*** Estratto selezionato ***

ISTRUZIONE
Standard Ue ancora lontani. Secondo i dati forniti recentemente dal rapporto annuale 2025 dell’Istat (Istituto Nazionale di Statistica), nel corso del 2024 il nostro Paese ha portato dei significativi miglioramenti sul livello dell’istruzione scolastica, seppur con risultati altalenanti a seconda dei territori analizzati, le fasce d’età e del genere. Tra i dati emersi, risulta un aumento del livello d’istruzione degli adulti (tra i 25 e i 64 anni), probabilmente dovuto al ricambio generazionale tra i più giovani – mediamente più istruiti – e i più anziani. Interessante il dato relativo ai giovani (tra i 25 e i 34 anni) con un titolo di studio universitario, che nel 2024 è risultato pari al 31,6%: un valore ancora molto lontano dagli standard stabiliti dall’Unione europea, ossia il raggiungimento almeno del 45% entro il 2030. Altra nota dolente è il tasso d’abbandono del sistema scolastico nella fascia d’età 18-24 anni che, a livello nazionale, è pari al 9,8%. Fenomeno che tocca le punte più elevate a Sud (12,4%), mentre è più elevato tra i ragazzi (12,2%) piuttosto che tra le ragazze (7,1%). Anche su questo fronte, la soglia prevista dall’Ue non dovrebbe superare il 9% e l’Italia dovrà rientrare nei parametri sempre entro il 2030. Preoccupanti i dati relativi ai giovanissimi (15-19 anni) che non studiano e non svolgono alcuna attività lavorativa (i c.d. Not in Education, Employment or Training, abbreviato NEET) che rappresentano oltre il 15% della popolazione compresa tra i 15 e i 29 anni; tra i NEET risultano più numerose le ragazze (16,6%) rispetto ai ragazzi (13,8%); a livello macroregionale, il fenomeno è chiaramente più presente nel Mezzogiorno (23,3%) rispetto alle regioni del Centro-Nord (10,7%).

*** Righe riportate ***

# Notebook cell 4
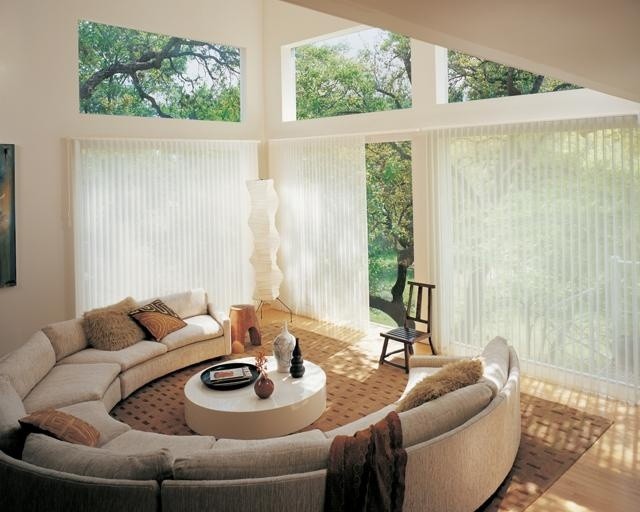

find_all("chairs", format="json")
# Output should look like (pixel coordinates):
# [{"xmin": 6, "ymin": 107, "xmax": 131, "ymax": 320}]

***
*** Righe riportate ***

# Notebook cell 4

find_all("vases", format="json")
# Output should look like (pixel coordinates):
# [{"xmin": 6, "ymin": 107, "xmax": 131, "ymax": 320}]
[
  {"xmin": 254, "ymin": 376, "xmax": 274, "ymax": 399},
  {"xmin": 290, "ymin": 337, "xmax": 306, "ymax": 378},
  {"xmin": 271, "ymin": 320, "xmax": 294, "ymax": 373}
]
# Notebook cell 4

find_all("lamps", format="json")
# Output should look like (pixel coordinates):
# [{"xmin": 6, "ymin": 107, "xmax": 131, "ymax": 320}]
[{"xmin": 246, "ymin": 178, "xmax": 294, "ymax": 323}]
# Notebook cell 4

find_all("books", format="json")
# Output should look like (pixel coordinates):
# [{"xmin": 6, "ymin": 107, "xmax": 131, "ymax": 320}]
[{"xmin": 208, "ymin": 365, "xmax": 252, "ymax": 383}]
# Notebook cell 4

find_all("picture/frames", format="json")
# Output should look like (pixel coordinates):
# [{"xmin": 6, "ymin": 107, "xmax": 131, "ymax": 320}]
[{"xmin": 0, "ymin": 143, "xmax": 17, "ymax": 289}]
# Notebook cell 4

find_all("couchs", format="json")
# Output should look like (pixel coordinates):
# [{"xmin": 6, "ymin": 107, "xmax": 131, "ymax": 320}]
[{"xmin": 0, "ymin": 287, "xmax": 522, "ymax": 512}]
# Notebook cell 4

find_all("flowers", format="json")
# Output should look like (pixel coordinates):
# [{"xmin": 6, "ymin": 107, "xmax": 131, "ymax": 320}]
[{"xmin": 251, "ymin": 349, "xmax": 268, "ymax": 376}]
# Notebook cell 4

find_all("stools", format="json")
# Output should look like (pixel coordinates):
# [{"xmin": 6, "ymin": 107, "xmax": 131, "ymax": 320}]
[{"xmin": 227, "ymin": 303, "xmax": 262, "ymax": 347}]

***
*** Righe riportate ***

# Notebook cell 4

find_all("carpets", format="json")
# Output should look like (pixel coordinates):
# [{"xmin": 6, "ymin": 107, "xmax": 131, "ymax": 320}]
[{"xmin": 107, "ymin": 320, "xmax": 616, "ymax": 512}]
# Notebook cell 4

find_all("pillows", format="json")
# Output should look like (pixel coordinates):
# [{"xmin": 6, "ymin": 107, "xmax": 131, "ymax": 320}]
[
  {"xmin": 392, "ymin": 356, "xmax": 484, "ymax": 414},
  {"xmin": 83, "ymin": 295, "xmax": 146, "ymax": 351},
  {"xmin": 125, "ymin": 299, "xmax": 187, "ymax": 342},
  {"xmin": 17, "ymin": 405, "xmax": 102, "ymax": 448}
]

***

◆ Consegna
Riscrivi come elenco puntato il paragrafo dell'estratto che inizia con «Standard Ue ancora lontani», conservandone i dati principali. Le righe costituiscono un materiale a sé, distinto dall'estratto.

◆ Spazio risposta
- Secondo il rapporto annuale 2025 dell'Istat, nel 2024 l'Italia ha migliorato in modo significativo il livello d'istruzione scolastica. I risultati variano però secondo il territorio, la fascia d'età e il genere.
- Tra gli adulti di 25-64 anni il livello d'istruzione è aumentato, probabilmente per il ricambio generazionale.
- I giovani di 25-34 anni con un titolo universitario sono il 31,6%. L'obiettivo Ue è almeno il 45% entro il 2030.
- L'abbandono scolastico tra i 18 e i 24 anni è pari al 9,8% a livello nazionale e arriva al 12,4% al Sud. Riguarda il 12,2% dei ragazzi e il 7,1% delle ragazze. La soglia Ue da rispettare entro il 2030 è il 9%.
- I NEET, che non studiano e non lavorano, sono oltre il 15% della popolazione tra i 15 e i 29 anni. Sono il 16,6% tra le ragazze e il 13,8% tra i ragazzi, il 23,3% nel Mezzogiorno e il 10,7% nel Centro-Nord.